FMI mantiene bloqueados $5.000 millones que Venezuela reclama
La presidenta encargada Delcy Rodríguez confirmó una gestión directa ante el FMI para el acceso a 5 mil millones de dólares retenidos desde 2020. Estos recursos, denominados Derechos Especiales de Giro (DEG), están destinados a atender infraestructura crítica como electricidad y agua, además de estabilizar la economía y aumentar el ingreso de los trabajadores.
Lo que está en juego: una crisis estructural ignorada
Desde marzo de 2020, Venezuela solicita estos fondos, asignados para atender la pandemia y el desarrollo, pero represalias y obstáculos políticos han bloqueado el acceso. Los acuerdos alcanzados en diálogos internacionales fueron incumplidos, evidenciando que la agenda política exterior tiene un impacto directo en la estabilidad económica y social del país.
Consecuencias visibles y riesgos a futuro
- El bloqueo de estos $5.000 millones prolonga la deteriorada infraestructura vital: electricidad y agua siguen en crisis.
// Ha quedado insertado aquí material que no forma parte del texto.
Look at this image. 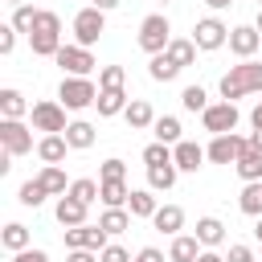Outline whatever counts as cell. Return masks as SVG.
<instances>
[{"instance_id": "obj_1", "label": "cell", "mask_w": 262, "mask_h": 262, "mask_svg": "<svg viewBox=\"0 0 262 262\" xmlns=\"http://www.w3.org/2000/svg\"><path fill=\"white\" fill-rule=\"evenodd\" d=\"M221 98L233 102V98H246V94H262V61H237L229 66V74H221Z\"/></svg>"}, {"instance_id": "obj_2", "label": "cell", "mask_w": 262, "mask_h": 262, "mask_svg": "<svg viewBox=\"0 0 262 262\" xmlns=\"http://www.w3.org/2000/svg\"><path fill=\"white\" fill-rule=\"evenodd\" d=\"M168 45H172V25H168V16H164V12L143 16V20H139V49H143L147 57H156V53H164Z\"/></svg>"}, {"instance_id": "obj_3", "label": "cell", "mask_w": 262, "mask_h": 262, "mask_svg": "<svg viewBox=\"0 0 262 262\" xmlns=\"http://www.w3.org/2000/svg\"><path fill=\"white\" fill-rule=\"evenodd\" d=\"M102 33H106V12H98L94 4H86V8H78V12H74V45L94 49Z\"/></svg>"}, {"instance_id": "obj_4", "label": "cell", "mask_w": 262, "mask_h": 262, "mask_svg": "<svg viewBox=\"0 0 262 262\" xmlns=\"http://www.w3.org/2000/svg\"><path fill=\"white\" fill-rule=\"evenodd\" d=\"M57 102H61L66 111H86V106L98 102V86H94L90 78H61V86H57Z\"/></svg>"}, {"instance_id": "obj_5", "label": "cell", "mask_w": 262, "mask_h": 262, "mask_svg": "<svg viewBox=\"0 0 262 262\" xmlns=\"http://www.w3.org/2000/svg\"><path fill=\"white\" fill-rule=\"evenodd\" d=\"M29 119H33V131H45V135H66V106L57 102V98H45V102H33V111H29Z\"/></svg>"}, {"instance_id": "obj_6", "label": "cell", "mask_w": 262, "mask_h": 262, "mask_svg": "<svg viewBox=\"0 0 262 262\" xmlns=\"http://www.w3.org/2000/svg\"><path fill=\"white\" fill-rule=\"evenodd\" d=\"M192 41H196L201 53H213V49L229 45V25H225L221 16H201V20L192 25Z\"/></svg>"}, {"instance_id": "obj_7", "label": "cell", "mask_w": 262, "mask_h": 262, "mask_svg": "<svg viewBox=\"0 0 262 262\" xmlns=\"http://www.w3.org/2000/svg\"><path fill=\"white\" fill-rule=\"evenodd\" d=\"M53 61L61 66V78H90V70L98 66L94 53H90L86 45H61Z\"/></svg>"}, {"instance_id": "obj_8", "label": "cell", "mask_w": 262, "mask_h": 262, "mask_svg": "<svg viewBox=\"0 0 262 262\" xmlns=\"http://www.w3.org/2000/svg\"><path fill=\"white\" fill-rule=\"evenodd\" d=\"M0 147L16 160L33 151V131L25 127V119H0Z\"/></svg>"}, {"instance_id": "obj_9", "label": "cell", "mask_w": 262, "mask_h": 262, "mask_svg": "<svg viewBox=\"0 0 262 262\" xmlns=\"http://www.w3.org/2000/svg\"><path fill=\"white\" fill-rule=\"evenodd\" d=\"M237 119H242V111H237L233 102H225V98H221V102H213V106L201 115V123H205V131H209V135H229V131L237 127Z\"/></svg>"}, {"instance_id": "obj_10", "label": "cell", "mask_w": 262, "mask_h": 262, "mask_svg": "<svg viewBox=\"0 0 262 262\" xmlns=\"http://www.w3.org/2000/svg\"><path fill=\"white\" fill-rule=\"evenodd\" d=\"M246 143H250V139H242L237 131H229V135H213V143L205 147V156H209L213 164H237V156L246 151Z\"/></svg>"}, {"instance_id": "obj_11", "label": "cell", "mask_w": 262, "mask_h": 262, "mask_svg": "<svg viewBox=\"0 0 262 262\" xmlns=\"http://www.w3.org/2000/svg\"><path fill=\"white\" fill-rule=\"evenodd\" d=\"M229 53L242 57V61H250L254 53H262V33L254 25H233L229 29Z\"/></svg>"}, {"instance_id": "obj_12", "label": "cell", "mask_w": 262, "mask_h": 262, "mask_svg": "<svg viewBox=\"0 0 262 262\" xmlns=\"http://www.w3.org/2000/svg\"><path fill=\"white\" fill-rule=\"evenodd\" d=\"M172 160H176V168H180V172H196V168H201L209 156H205V147H201V143H192V139H180V143L172 147Z\"/></svg>"}, {"instance_id": "obj_13", "label": "cell", "mask_w": 262, "mask_h": 262, "mask_svg": "<svg viewBox=\"0 0 262 262\" xmlns=\"http://www.w3.org/2000/svg\"><path fill=\"white\" fill-rule=\"evenodd\" d=\"M201 250H205V246L196 242V233H176L172 246H168V262H196Z\"/></svg>"}, {"instance_id": "obj_14", "label": "cell", "mask_w": 262, "mask_h": 262, "mask_svg": "<svg viewBox=\"0 0 262 262\" xmlns=\"http://www.w3.org/2000/svg\"><path fill=\"white\" fill-rule=\"evenodd\" d=\"M123 119H127V127H131V131H143V127H151L160 115L151 111V102H147V98H131V102H127V111H123Z\"/></svg>"}, {"instance_id": "obj_15", "label": "cell", "mask_w": 262, "mask_h": 262, "mask_svg": "<svg viewBox=\"0 0 262 262\" xmlns=\"http://www.w3.org/2000/svg\"><path fill=\"white\" fill-rule=\"evenodd\" d=\"M94 139H98V131H94V123H86V119H74V123L66 127L70 151H86V147H94Z\"/></svg>"}, {"instance_id": "obj_16", "label": "cell", "mask_w": 262, "mask_h": 262, "mask_svg": "<svg viewBox=\"0 0 262 262\" xmlns=\"http://www.w3.org/2000/svg\"><path fill=\"white\" fill-rule=\"evenodd\" d=\"M86 209H90V205H82V201H74V196L66 192V196H57V209H53V213H57V221H61L66 229H74V225H86Z\"/></svg>"}, {"instance_id": "obj_17", "label": "cell", "mask_w": 262, "mask_h": 262, "mask_svg": "<svg viewBox=\"0 0 262 262\" xmlns=\"http://www.w3.org/2000/svg\"><path fill=\"white\" fill-rule=\"evenodd\" d=\"M151 225H156L160 233L176 237V233L184 229V209H180V205H160V209H156V217H151Z\"/></svg>"}, {"instance_id": "obj_18", "label": "cell", "mask_w": 262, "mask_h": 262, "mask_svg": "<svg viewBox=\"0 0 262 262\" xmlns=\"http://www.w3.org/2000/svg\"><path fill=\"white\" fill-rule=\"evenodd\" d=\"M33 106L25 102V94L16 90V86H4L0 90V119H25Z\"/></svg>"}, {"instance_id": "obj_19", "label": "cell", "mask_w": 262, "mask_h": 262, "mask_svg": "<svg viewBox=\"0 0 262 262\" xmlns=\"http://www.w3.org/2000/svg\"><path fill=\"white\" fill-rule=\"evenodd\" d=\"M233 168H237V176H242L246 184H254V180H262V151H258L254 143H246V151L237 156V164H233Z\"/></svg>"}, {"instance_id": "obj_20", "label": "cell", "mask_w": 262, "mask_h": 262, "mask_svg": "<svg viewBox=\"0 0 262 262\" xmlns=\"http://www.w3.org/2000/svg\"><path fill=\"white\" fill-rule=\"evenodd\" d=\"M66 151H70L66 135H41V139H37V156H41V164H61Z\"/></svg>"}, {"instance_id": "obj_21", "label": "cell", "mask_w": 262, "mask_h": 262, "mask_svg": "<svg viewBox=\"0 0 262 262\" xmlns=\"http://www.w3.org/2000/svg\"><path fill=\"white\" fill-rule=\"evenodd\" d=\"M127 102H131V98H127V90H98V102H94V106H98V115H102V119H115V115H123V111H127Z\"/></svg>"}, {"instance_id": "obj_22", "label": "cell", "mask_w": 262, "mask_h": 262, "mask_svg": "<svg viewBox=\"0 0 262 262\" xmlns=\"http://www.w3.org/2000/svg\"><path fill=\"white\" fill-rule=\"evenodd\" d=\"M37 180H41V188H45L49 196H66V192H70V184H66V172H61V164H45V168L37 172Z\"/></svg>"}, {"instance_id": "obj_23", "label": "cell", "mask_w": 262, "mask_h": 262, "mask_svg": "<svg viewBox=\"0 0 262 262\" xmlns=\"http://www.w3.org/2000/svg\"><path fill=\"white\" fill-rule=\"evenodd\" d=\"M102 184V205L106 209H127V201H131V188H127V180H98Z\"/></svg>"}, {"instance_id": "obj_24", "label": "cell", "mask_w": 262, "mask_h": 262, "mask_svg": "<svg viewBox=\"0 0 262 262\" xmlns=\"http://www.w3.org/2000/svg\"><path fill=\"white\" fill-rule=\"evenodd\" d=\"M156 209H160V205H156V192H151V188H131V201H127V213H131V217H147V221H151Z\"/></svg>"}, {"instance_id": "obj_25", "label": "cell", "mask_w": 262, "mask_h": 262, "mask_svg": "<svg viewBox=\"0 0 262 262\" xmlns=\"http://www.w3.org/2000/svg\"><path fill=\"white\" fill-rule=\"evenodd\" d=\"M196 242H201L205 250H217V246L225 242V225H221L217 217H201V221H196Z\"/></svg>"}, {"instance_id": "obj_26", "label": "cell", "mask_w": 262, "mask_h": 262, "mask_svg": "<svg viewBox=\"0 0 262 262\" xmlns=\"http://www.w3.org/2000/svg\"><path fill=\"white\" fill-rule=\"evenodd\" d=\"M151 131H156V143H168V147H176L184 135H180V119L176 115H160L156 123H151Z\"/></svg>"}, {"instance_id": "obj_27", "label": "cell", "mask_w": 262, "mask_h": 262, "mask_svg": "<svg viewBox=\"0 0 262 262\" xmlns=\"http://www.w3.org/2000/svg\"><path fill=\"white\" fill-rule=\"evenodd\" d=\"M0 246H4L8 254H20V250H29V229H25L20 221H8V225L0 229Z\"/></svg>"}, {"instance_id": "obj_28", "label": "cell", "mask_w": 262, "mask_h": 262, "mask_svg": "<svg viewBox=\"0 0 262 262\" xmlns=\"http://www.w3.org/2000/svg\"><path fill=\"white\" fill-rule=\"evenodd\" d=\"M237 209L246 213V217H262V180H254V184H242V196H237Z\"/></svg>"}, {"instance_id": "obj_29", "label": "cell", "mask_w": 262, "mask_h": 262, "mask_svg": "<svg viewBox=\"0 0 262 262\" xmlns=\"http://www.w3.org/2000/svg\"><path fill=\"white\" fill-rule=\"evenodd\" d=\"M164 53L184 70V66H192V61H196V41H192V37H172V45H168Z\"/></svg>"}, {"instance_id": "obj_30", "label": "cell", "mask_w": 262, "mask_h": 262, "mask_svg": "<svg viewBox=\"0 0 262 262\" xmlns=\"http://www.w3.org/2000/svg\"><path fill=\"white\" fill-rule=\"evenodd\" d=\"M176 176H180V168H176V164H160V168H147V188H151V192H168V188L176 184Z\"/></svg>"}, {"instance_id": "obj_31", "label": "cell", "mask_w": 262, "mask_h": 262, "mask_svg": "<svg viewBox=\"0 0 262 262\" xmlns=\"http://www.w3.org/2000/svg\"><path fill=\"white\" fill-rule=\"evenodd\" d=\"M29 45H33V57H57L61 33H29Z\"/></svg>"}, {"instance_id": "obj_32", "label": "cell", "mask_w": 262, "mask_h": 262, "mask_svg": "<svg viewBox=\"0 0 262 262\" xmlns=\"http://www.w3.org/2000/svg\"><path fill=\"white\" fill-rule=\"evenodd\" d=\"M98 225H102L111 237H119V233H127V229H131V213H127V209H102Z\"/></svg>"}, {"instance_id": "obj_33", "label": "cell", "mask_w": 262, "mask_h": 262, "mask_svg": "<svg viewBox=\"0 0 262 262\" xmlns=\"http://www.w3.org/2000/svg\"><path fill=\"white\" fill-rule=\"evenodd\" d=\"M147 74H151V82H172V78L180 74V66H176L168 53H156V57L147 61Z\"/></svg>"}, {"instance_id": "obj_34", "label": "cell", "mask_w": 262, "mask_h": 262, "mask_svg": "<svg viewBox=\"0 0 262 262\" xmlns=\"http://www.w3.org/2000/svg\"><path fill=\"white\" fill-rule=\"evenodd\" d=\"M180 106H184V111H192V115H205L213 102H209L205 86H184V90H180Z\"/></svg>"}, {"instance_id": "obj_35", "label": "cell", "mask_w": 262, "mask_h": 262, "mask_svg": "<svg viewBox=\"0 0 262 262\" xmlns=\"http://www.w3.org/2000/svg\"><path fill=\"white\" fill-rule=\"evenodd\" d=\"M70 196H74V201H82V205H94V201L102 196V184H98V180H90V176L70 180Z\"/></svg>"}, {"instance_id": "obj_36", "label": "cell", "mask_w": 262, "mask_h": 262, "mask_svg": "<svg viewBox=\"0 0 262 262\" xmlns=\"http://www.w3.org/2000/svg\"><path fill=\"white\" fill-rule=\"evenodd\" d=\"M45 196H49V192L41 188V180H37V176H33V180H25V184H20V192H16V201H20L25 209H37V205H45Z\"/></svg>"}, {"instance_id": "obj_37", "label": "cell", "mask_w": 262, "mask_h": 262, "mask_svg": "<svg viewBox=\"0 0 262 262\" xmlns=\"http://www.w3.org/2000/svg\"><path fill=\"white\" fill-rule=\"evenodd\" d=\"M37 12H41V8H33V4H20V8H12V20H8V25H12L16 33H33V25H37Z\"/></svg>"}, {"instance_id": "obj_38", "label": "cell", "mask_w": 262, "mask_h": 262, "mask_svg": "<svg viewBox=\"0 0 262 262\" xmlns=\"http://www.w3.org/2000/svg\"><path fill=\"white\" fill-rule=\"evenodd\" d=\"M123 82H127L123 66H102L98 70V90H123Z\"/></svg>"}, {"instance_id": "obj_39", "label": "cell", "mask_w": 262, "mask_h": 262, "mask_svg": "<svg viewBox=\"0 0 262 262\" xmlns=\"http://www.w3.org/2000/svg\"><path fill=\"white\" fill-rule=\"evenodd\" d=\"M143 164L147 168H160V164H176V160H172V147L168 143H147L143 147Z\"/></svg>"}, {"instance_id": "obj_40", "label": "cell", "mask_w": 262, "mask_h": 262, "mask_svg": "<svg viewBox=\"0 0 262 262\" xmlns=\"http://www.w3.org/2000/svg\"><path fill=\"white\" fill-rule=\"evenodd\" d=\"M98 180H127V164H123L119 156L102 160V168H98Z\"/></svg>"}, {"instance_id": "obj_41", "label": "cell", "mask_w": 262, "mask_h": 262, "mask_svg": "<svg viewBox=\"0 0 262 262\" xmlns=\"http://www.w3.org/2000/svg\"><path fill=\"white\" fill-rule=\"evenodd\" d=\"M33 33H61V16H57V12H49V8H41V12H37Z\"/></svg>"}, {"instance_id": "obj_42", "label": "cell", "mask_w": 262, "mask_h": 262, "mask_svg": "<svg viewBox=\"0 0 262 262\" xmlns=\"http://www.w3.org/2000/svg\"><path fill=\"white\" fill-rule=\"evenodd\" d=\"M86 225H90V221H86ZM86 225L66 229V250H86Z\"/></svg>"}, {"instance_id": "obj_43", "label": "cell", "mask_w": 262, "mask_h": 262, "mask_svg": "<svg viewBox=\"0 0 262 262\" xmlns=\"http://www.w3.org/2000/svg\"><path fill=\"white\" fill-rule=\"evenodd\" d=\"M98 262H135V258H131V254H127L123 246H115V242H111V246H106V250L98 254Z\"/></svg>"}, {"instance_id": "obj_44", "label": "cell", "mask_w": 262, "mask_h": 262, "mask_svg": "<svg viewBox=\"0 0 262 262\" xmlns=\"http://www.w3.org/2000/svg\"><path fill=\"white\" fill-rule=\"evenodd\" d=\"M12 49H16V29H12V25H0V53L8 57Z\"/></svg>"}, {"instance_id": "obj_45", "label": "cell", "mask_w": 262, "mask_h": 262, "mask_svg": "<svg viewBox=\"0 0 262 262\" xmlns=\"http://www.w3.org/2000/svg\"><path fill=\"white\" fill-rule=\"evenodd\" d=\"M225 262H254V250H250V246H242V242H233V246H229V254H225Z\"/></svg>"}, {"instance_id": "obj_46", "label": "cell", "mask_w": 262, "mask_h": 262, "mask_svg": "<svg viewBox=\"0 0 262 262\" xmlns=\"http://www.w3.org/2000/svg\"><path fill=\"white\" fill-rule=\"evenodd\" d=\"M12 262H49V254H45V250H33V246H29V250L12 254Z\"/></svg>"}, {"instance_id": "obj_47", "label": "cell", "mask_w": 262, "mask_h": 262, "mask_svg": "<svg viewBox=\"0 0 262 262\" xmlns=\"http://www.w3.org/2000/svg\"><path fill=\"white\" fill-rule=\"evenodd\" d=\"M66 262H98V254H94V250H70Z\"/></svg>"}, {"instance_id": "obj_48", "label": "cell", "mask_w": 262, "mask_h": 262, "mask_svg": "<svg viewBox=\"0 0 262 262\" xmlns=\"http://www.w3.org/2000/svg\"><path fill=\"white\" fill-rule=\"evenodd\" d=\"M135 262H164V254H160L156 246H143V250L135 254Z\"/></svg>"}, {"instance_id": "obj_49", "label": "cell", "mask_w": 262, "mask_h": 262, "mask_svg": "<svg viewBox=\"0 0 262 262\" xmlns=\"http://www.w3.org/2000/svg\"><path fill=\"white\" fill-rule=\"evenodd\" d=\"M90 4H94V8H98V12H115V8H119V4H123V0H90Z\"/></svg>"}, {"instance_id": "obj_50", "label": "cell", "mask_w": 262, "mask_h": 262, "mask_svg": "<svg viewBox=\"0 0 262 262\" xmlns=\"http://www.w3.org/2000/svg\"><path fill=\"white\" fill-rule=\"evenodd\" d=\"M196 262H225V254H217V250H201Z\"/></svg>"}, {"instance_id": "obj_51", "label": "cell", "mask_w": 262, "mask_h": 262, "mask_svg": "<svg viewBox=\"0 0 262 262\" xmlns=\"http://www.w3.org/2000/svg\"><path fill=\"white\" fill-rule=\"evenodd\" d=\"M250 123H254V131H262V102L250 111Z\"/></svg>"}, {"instance_id": "obj_52", "label": "cell", "mask_w": 262, "mask_h": 262, "mask_svg": "<svg viewBox=\"0 0 262 262\" xmlns=\"http://www.w3.org/2000/svg\"><path fill=\"white\" fill-rule=\"evenodd\" d=\"M205 4H209V8H213V12H221V8H229V4H233V0H205Z\"/></svg>"}, {"instance_id": "obj_53", "label": "cell", "mask_w": 262, "mask_h": 262, "mask_svg": "<svg viewBox=\"0 0 262 262\" xmlns=\"http://www.w3.org/2000/svg\"><path fill=\"white\" fill-rule=\"evenodd\" d=\"M250 143H254V147L262 151V131H254V135H250Z\"/></svg>"}, {"instance_id": "obj_54", "label": "cell", "mask_w": 262, "mask_h": 262, "mask_svg": "<svg viewBox=\"0 0 262 262\" xmlns=\"http://www.w3.org/2000/svg\"><path fill=\"white\" fill-rule=\"evenodd\" d=\"M254 237H258V242H262V217H258V221H254Z\"/></svg>"}, {"instance_id": "obj_55", "label": "cell", "mask_w": 262, "mask_h": 262, "mask_svg": "<svg viewBox=\"0 0 262 262\" xmlns=\"http://www.w3.org/2000/svg\"><path fill=\"white\" fill-rule=\"evenodd\" d=\"M4 4H12V8H20V4H29V0H4Z\"/></svg>"}, {"instance_id": "obj_56", "label": "cell", "mask_w": 262, "mask_h": 262, "mask_svg": "<svg viewBox=\"0 0 262 262\" xmlns=\"http://www.w3.org/2000/svg\"><path fill=\"white\" fill-rule=\"evenodd\" d=\"M254 29H258V33H262V8H258V20H254Z\"/></svg>"}, {"instance_id": "obj_57", "label": "cell", "mask_w": 262, "mask_h": 262, "mask_svg": "<svg viewBox=\"0 0 262 262\" xmlns=\"http://www.w3.org/2000/svg\"><path fill=\"white\" fill-rule=\"evenodd\" d=\"M160 4H172V0H160Z\"/></svg>"}, {"instance_id": "obj_58", "label": "cell", "mask_w": 262, "mask_h": 262, "mask_svg": "<svg viewBox=\"0 0 262 262\" xmlns=\"http://www.w3.org/2000/svg\"><path fill=\"white\" fill-rule=\"evenodd\" d=\"M258 8H262V0H258Z\"/></svg>"}]
</instances>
- Sin acceso a estos recursos, la estabilidad macroeconómica y el poder adquisitivo del trabajador venezolano continúan en caída.
- La falta de apertura genera un círculo vicioso que inhibe inversiones y agrava la pobreza real, bajo un discurso oficial optimista pero desconectado.
¿Qué sigue?
Si la gestión no logra romper resistencias internacionales, Venezuela enfrentará más años de atraso económico y deterioro social. La llamada a unidad de Delcy Rodríguez incluye a sectores de oposición, señalando que sin una estrategia conjunta para levantar sanciones y liberar recursos bloqueados, la crisis seguirá siendo un lastre institucional y económico sin solución.